* _Exercise requirements_
1. Answer each question from the comment thread about Israel and Palestinian-Americans:
(a) Where were the Palestinian passports printed?
(b) In which country was Wedad born?
(c) Which country is given as an example where giving up the original citizenship is legally impossible?
2. Extend the comment thread about Israel and Palestinian-Americans beyond its final comment.

One of the many Orwellian stories in modern days Israel (not an Apartheid country as Israelis desperately claim) . Well should Jews in the western countries be demanded renouncing their Jewish heritage and all future intention to become Israeli citizens. Let us remember how Jews are encouraged to get military training in Israel and are publicly encouraged to join Mossad and act as helpers (katsa). Maybe its time to demand such signing such a renouncing papers.
Israel is making all it can to destroy her international reputation. That little what is left.
All Arab states treat former citizens who have acquired a 2nd nationality/citizenship as if they still have original citizenship. In some cases, Egypt for instance, it is legally impossible to give up the original citizenship – once you’re Egyptian you’re always Egyptian.
A US citizen of who used to have Syrian citizenship will be treated as a Syrian in Syria and the US embassy can’t do anything regardless of whether they want to or not.
Iran has a similar policy.
Of course, in the case of Palestinians and Israel, the problem is compounded by the fact that the occupying power, i.e. another country, is putting extra hurdles on the issue, which are to 99.99999% pure hassle and serve no purpose other than to denigrate Palestinians.
Re: Palestinian passports – they were introduced right after the Rabin-Arafat handshake & Arafat’s return to Gaza/Jericho. They were printed at the Federal Print in Germany and conform to the latest standards in international passport regulations. Obviously, they’re also quite useless …
This is complete psychosis.
Try to get the story right. Wedad was born in Kuwait, which is why she was allowed to leave via Ben Gurion airport. Her husband Steve was born in the West Bank. Otherwise the story makes no sense. It’s true that other news reports got the story wrong as well, so I can’t come down too hard on you. Lets face it, those aren’t high quality sources reporting on this somewhat trivial (as far as world events go) event, and they didn’t even get the simple facts straight, so I wouldn’t count on them having gotten the whole story right.
Second. Israel is a sovereign nation. An American passport and American aid does not give Americans the right to dictate to israel who lets in or out through Ben Gurion Airport. The tone of the post and comments is very arrogant.
Having said that, if the details of the story is true, the policy is very stupid. What kind of ethnic cleansing is that? (sarcasm). Forcing upon American kids of Palestinian heritage a “right of return”. I bet the palestinian Authority is in on this too, since they are the ones who register the people.Yacoub Yacoub was the smartest one of the bunch. His simblings may be subject to Palestinian taxation or even military conscription at some time in the future.
As long as us American taxpayers constitute your cash cow and primary enabler (perhaps you’d like to suggest that my country cut off all aid and support to Israel), I’ll be as arrogant as I feel like concerning these issues. Without the backing and pathetic acquiescence of my government, Israel would be compelled to be more humane and conciliatory toward the Palestinians, and even, as it now seems, Palestinian-Americans. My anger is primarily directed at my own country on this–the issue here is that my government didn’t step in to correct this and protect our citizens from this kind of harrassment and psychological warfare. I’m less surprised about Israel treating people of Palestinian background like trash. I don’t know where you’re coming from with the comment on ethnic cleansing. This case isn’t in remotely the same moral category as past Israeli ethnic cleansing of Palestinians or the IDF’s regular maiming and slaughter of Palestinian civilians. Obviously such actions are much more morally heinous than what we’re talking about in this post thread. Try to avoid this sort of straw-man nonsense, it makes you look intellectually dishonest. Perhaps in my first response I exagerrated the moral dimensions of this issue. I suppose considering all the support, military hardware, backing in the Security Council, etc., America provides for Israel, the utter contempt shown for these Americans in this case just galls me.

* _Supplied records_
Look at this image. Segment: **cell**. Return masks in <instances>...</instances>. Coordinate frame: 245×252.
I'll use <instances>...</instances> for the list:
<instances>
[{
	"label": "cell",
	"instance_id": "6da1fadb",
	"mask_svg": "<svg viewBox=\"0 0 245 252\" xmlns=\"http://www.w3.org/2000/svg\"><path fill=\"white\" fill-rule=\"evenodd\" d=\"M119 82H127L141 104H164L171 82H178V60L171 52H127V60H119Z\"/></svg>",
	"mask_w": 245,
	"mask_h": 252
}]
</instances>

* _Answers to the problems_
1.
(a) At the Federal Print in Germany.
(b) Kuwait.
(c) Egypt.

2.
Israel, even today, is accused by leftists of policies whose purpose is to make Palestinian emigrate. Here it is doing the opposite. Forcing ethnic Palestinians, born in America, to take up Palestinian residency/ID cards. My comment on ethnic cleansing was sarcastic. When you say: ” Without the backing and pathetic acquiescence of my government, Israel would be compelled to be more humane and conciliatory toward the Palestinians” I get the feeling that you oppose US aid to Israel even before you read about this story.
The daughter of a friend of mine got a student’s visa to the US. She flew to the US two weeks before the semester started to find an apartment. From the airport she was sent back to Israel at her own expense and told to come when the semester started and that they wouldn’t let her in before. I said to my friend (her father) tough luck, their country, they make the rules. You should’ve inquired ahead of time.
Sorry for all the typos.
Amir: Where did you read that Wedad was born in Kuwait? Has this been covered in Israel? If so, I’d like a link if you have it.
Ah, now that I know she wasn’t born in Palestine the rest of the story does make perfect sense! Right. Where is the sense of it. Perhaps you can explain it to the rest of us. Perhaps you can also explain how her 3 youngest children were considered American enough to leave via Ben Gurion & her 7 older children were considered too Palestinian to do the same?
World events build one individual or family at a time. This may be trivial to you but I assure it’s anything but trivial both to the family, to all Arab-Americans & to those Americans who will hear about it. Try being out of pocket $15,000 for wasted airline tickets & see how trivial you think it is then. It is “trivial” injustices such as this multiplied many times over that bubble in a cauldron for decades till they explode in rage & hatred. Then they do indeed become “world events.”
The policy in this case (& if you read the NYT link I provided in the post you’ll see this even more clearly) is to prevent Palestinians living abroad from returning to Palestine. This is what I’d call “soft” ethnic cleansing since it’s trying to ensure that Palestinians who’ve already left stay away permanently & their children as well.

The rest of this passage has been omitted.